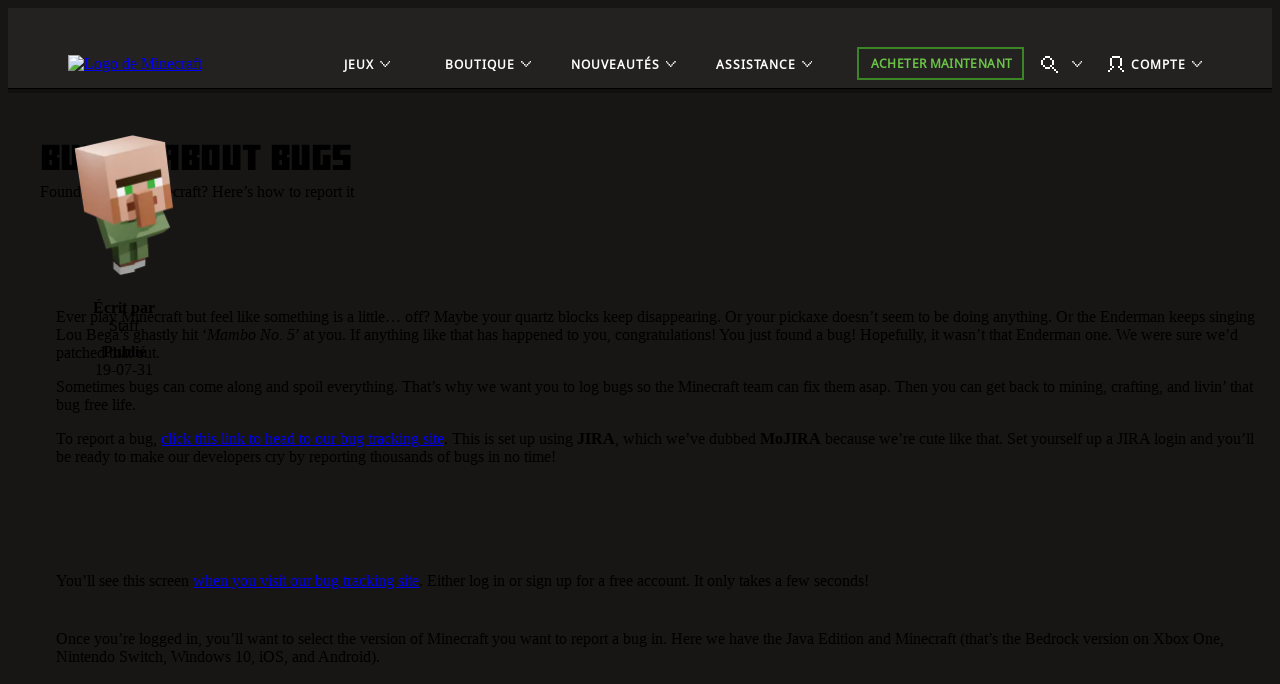

--- FILE ---
content_type: application/x-javascript
request_url: https://assets.adobedtm.com/5ef092d1efb5/1e81bffe3e92/6f7b28bce07a/RC24bbe462b49f4c86a65845930cedc22d-source.min.js
body_size: 476
content:
// For license information, see `https://assets.adobedtm.com/5ef092d1efb5/1e81bffe3e92/6f7b28bce07a/RC24bbe462b49f4c86a65845930cedc22d-source.js`.
_satellite.__registerScript('https://assets.adobedtm.com/5ef092d1efb5/1e81bffe3e92/6f7b28bce07a/RC24bbe462b49f4c86a65845930cedc22d-source.min.js', "null!=window.wdgtagging&&null!=window.wdgtagging.oneds&&function(a,e,t,g){t.pageViewConfig={instrumentationKey:\"c0570cc3b05346d790b276b2c1355300-48dbf180-31ea-40ce-a720-e2d3c833be38-6824\",minified:!0,propertyConfiguration:{env:a.getData(\"env\")},webAnalyticsConfiguration:{coreData:{market:a.getData(\"langLoc\"),pageName:a.getData(\"gpn\"),pageType:a.getData(\"pageType\")},useShortNameForContentBlob:!0,isLoggedIn:window.MinecraftUser.isLoggedIn()}},t.pageViewConfig.prePageView=function(a,e){return function(){if(e.setMetaTag(\"awa-env\",a.getData(\"env\")),e.setMetaTag(\"awa-market\",a.getData(\"langLoc\")),e.setMetaTag(\"awa-pageName\",a.getData(\"gpn\")),e.setMetaTag(\"awa-pageType\",a.getData(\"pageType\")),window.location.pathname.match(/\\/article/gi)){var t=e.tlcStr(g(\"div.MC_articleHeroA_category\").text());e.setMetaTag(\"awa-pgtop\",t),e.setMetaTag(\"awa-stv\",a.getData(\"stv\"))}}}(a,t),(window.location.pathname.match(/\\/store\\/checkout\\//i)||window.location.pathname.match(/\\/marketplace\\/pdp\\//i))&&(t.pageViewConfig.load=!1,t.pageViewConfig.init=!1),e.load(t.pageViewConfig)}(window.wdgtagging,window.wdgtagging.oneds,window.wdgtagging.util,window.jQuery);");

Activity:
Pictures aside, write out all of the records exactly.

Problem solution:
--- FILE ---
content_type: application/x-javascript
request_url: https://assets.adobedtm.com/5ef092d1efb5/1e81bffe3e92/6f7b28bce07a/RC24bbe462b49f4c86a65845930cedc22d-source.min.js
body_size: 476
content:
// For license information, see `https://assets.adobedtm.com/5ef092d1efb5/1e81bffe3e92/6f7b28bce07a/RC24bbe462b49f4c86a65845930cedc22d-source.js`.
_satellite.__registerScript('https://assets.adobedtm.com/5ef092d1efb5/1e81bffe3e92/6f7b28bce07a/RC24bbe462b49f4c86a65845930cedc22d-source.min.js', "null!=window.wdgtagging&&null!=window.wdgtagging.oneds&&function(a,e,t,g){t.pageViewConfig={instrumentationKey:\"c0570cc3b05346d790b276b2c1355300-48dbf180-31ea-40ce-a720-e2d3c833be38-6824\",minified:!0,propertyConfiguration:{env:a.getData(\"env\")},webAnalyticsConfiguration:{coreData:{market:a.getData(\"langLoc\"),pageName:a.getData(\"gpn\"),pageType:a.getData(\"pageType\")},useShortNameForContentBlob:!0,isLoggedIn:window.MinecraftUser.isLoggedIn()}},t.pageViewConfig.prePageView=function(a,e){return function(){if(e.setMetaTag(\"awa-env\",a.getData(\"env\")),e.setMetaTag(\"awa-market\",a.getData(\"langLoc\")),e.setMetaTag(\"awa-pageName\",a.getData(\"gpn\")),e.setMetaTag(\"awa-pageType\",a.getData(\"pageType\")),window.location.pathname.match(/\\/article/gi)){var t=e.tlcStr(g(\"div.MC_articleHeroA_category\").text());e.setMetaTag(\"awa-pgtop\",t),e.setMetaTag(\"awa-stv\",a.getData(\"stv\"))}}}(a,t),(window.location.pathname.match(/\\/store\\/checkout\\//i)||window.location.pathname.match(/\\/marketplace\\/pdp\\//i))&&(t.pageViewConfig.load=!1,t.pageViewConfig.init=!1),e.load(t.pageViewConfig)}(window.wdgtagging,window.wdgtagging.oneds,window.wdgtagging.util,window.jQuery);");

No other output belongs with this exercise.